Nel dettaglio, nel nostro Paese la percentuale di aumento potrebbe raggiungere il 105,7% rispetto al 68,6% di oggi, in Francia l’80,5%, in Germania il 65,3%. In media nei Paesi Ocse il rapporto tra persone inattive e persone occupate dovrebbe salire dall’attuale 42% al 58%. Ritardando, invece, l’età media in cui i lavoratori più anziani lasciano il mondo del lavoro e riducendo il divario di genere nella partecipazione della forza lavoro in età più giovane, questo aumento medio per l’area Ocse potrebbe essere ridotto al 9%.
Il problema è quindi generalizzato. D’altra parte l’età media è in costante aumento nei Paesi Ocse e dai 40 anni di oggi dovrebbe salire ai 45 anni intorno al 2050. Di fronte a questo rapido invecchiamento della popolazione, unito ai bassi livelli di natalità, «i governi devono promuovere maggiori e migliori opportunità di lavoro in età avanzata per proteggere gli standard di vita e la sostenibilità delle finanze pubbliche», sottolinea l’Organizzazione di Parigi.
Una questione che in Italia è destinata a incidere di più visto che l’età media è già pari a 45,2 anni. Inoltre, nonostante l’aumento dell’occupazione degli over 50 negli ultimi anni, rimaniamo ancora ampiamente al disotto della media europea che è del 59.5%. Infatti, in Italia gli occupati tra i 55 e i 64 anni si attestano al 53.9%, in Islanda all’81.4%, in Svezia al 78.3%, in Germania al 72.2%. Peggio di noi fanno Francia (52.2%), Spagna (53.3%), Grecia (42.4%), Belgio (50.9%).

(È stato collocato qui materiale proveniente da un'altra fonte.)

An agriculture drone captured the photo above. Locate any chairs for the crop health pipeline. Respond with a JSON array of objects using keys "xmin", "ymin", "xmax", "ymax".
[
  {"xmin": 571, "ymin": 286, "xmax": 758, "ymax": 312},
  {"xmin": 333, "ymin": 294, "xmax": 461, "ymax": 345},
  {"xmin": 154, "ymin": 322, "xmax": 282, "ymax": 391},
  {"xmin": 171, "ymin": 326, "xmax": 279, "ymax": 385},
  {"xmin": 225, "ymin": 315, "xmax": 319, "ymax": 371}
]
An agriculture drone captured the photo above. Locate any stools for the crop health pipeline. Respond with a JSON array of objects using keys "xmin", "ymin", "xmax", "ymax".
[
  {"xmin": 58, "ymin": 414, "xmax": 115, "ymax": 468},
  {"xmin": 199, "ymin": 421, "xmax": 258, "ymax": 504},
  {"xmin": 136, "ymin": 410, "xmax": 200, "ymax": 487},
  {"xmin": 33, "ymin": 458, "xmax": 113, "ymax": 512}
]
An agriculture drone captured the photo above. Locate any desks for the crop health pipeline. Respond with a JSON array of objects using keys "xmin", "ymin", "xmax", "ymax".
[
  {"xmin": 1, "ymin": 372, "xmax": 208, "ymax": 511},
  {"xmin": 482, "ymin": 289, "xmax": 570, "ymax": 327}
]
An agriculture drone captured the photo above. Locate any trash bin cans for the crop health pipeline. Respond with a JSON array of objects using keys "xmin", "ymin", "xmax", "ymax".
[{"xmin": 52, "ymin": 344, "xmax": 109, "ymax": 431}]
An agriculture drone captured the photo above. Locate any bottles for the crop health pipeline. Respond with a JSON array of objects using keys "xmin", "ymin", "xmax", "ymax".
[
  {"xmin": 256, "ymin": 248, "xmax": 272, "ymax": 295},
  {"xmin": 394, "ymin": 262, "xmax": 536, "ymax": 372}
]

Sull’età del pensionamento sono stati compiuti molti progressi per incoraggiare i lavoratori più anziani a continuare a lavorare fino all’età di 65 anni e oltre. Tuttavia, praticamente in tutti i Paesi Ocse, l’età effettiva in cui gli anziani escono dal mercato del lavoro è ancora più bassa rispetto a 30 anni fa, nonostante un numero maggiore di anni rimanenti di vita. Ciò è spiegato da una combinazione di scarsi incentivi a continuare a lavorare in età avanzata, riluttanza dei datori di lavoro ad assumere e trattenere lavoratori più anziani e investimenti insufficienti nell’occupabilità per tutta la vita lavorativa.
Il nostro Paese è tra quelli che ha adattato maggiormente l’aumento della speranza di vita con l’età di uscita dal mondo del lavoro. Come rileva la stessa Ocse, in Italia chi è entrato nel mondo del lavoro nel 2016 all’età di 20 anni andrà in pensione a 70 anni e più, lo stesso accadrà in Danimarca e Olanda. A meno di 65 anni, invece, in Francia, Lussemburgo e Polonia. La media Ocse è di 66 anni.
A ben guardare però, secondo le più recenti analisi, l’età effettiva di uscita dal mondo del lavoro, rispetto a quella legale, in Italia oggi si aggira intorno ai 62 anni (almeno quattro anni prima). A questo si aggiunge il pensionamento anticipato con la Quota 100, istituita in via sperimentale fino al 2021, che prevede 62 anni di età e 38 anni di contributi.
Cosa manca? Più in generale, come denuncia il rapporto Ocse, per i lavoratori più anziani e per garantire una permanenza a lavoro più lunga e di qualità, è necessaria una formazione continua con programmi di aggiornamento adeguati ai tempi. Ad esempio, rimane molto pesante il divario tra i giovani e gli anziani sulle competenze digitali anche nei Paesi più virtuosi.
Sono anche necessarie misure di accompagnamento al pensionamento che favoriscano un’uscita graduale dal mondo del lavoro. In Europa solo il 10% delle persone con età 60-64 o 65-69 anni riesce a combinare la pensione con un impiego. In particolare, in Italia soltanto il 3.9%, in Francia il 4.1%, in Portogallo il 6.8%, nel Regno Unito il 16.3% e in Svezia il 17.2%. Infine, in Europa il 78% dei lavoratori più anziani vede proprio nella mancanza di opportunità di un’usciata graduale dal mondo del lavoro, la ragione principale per smettere di lavorare definitivamente.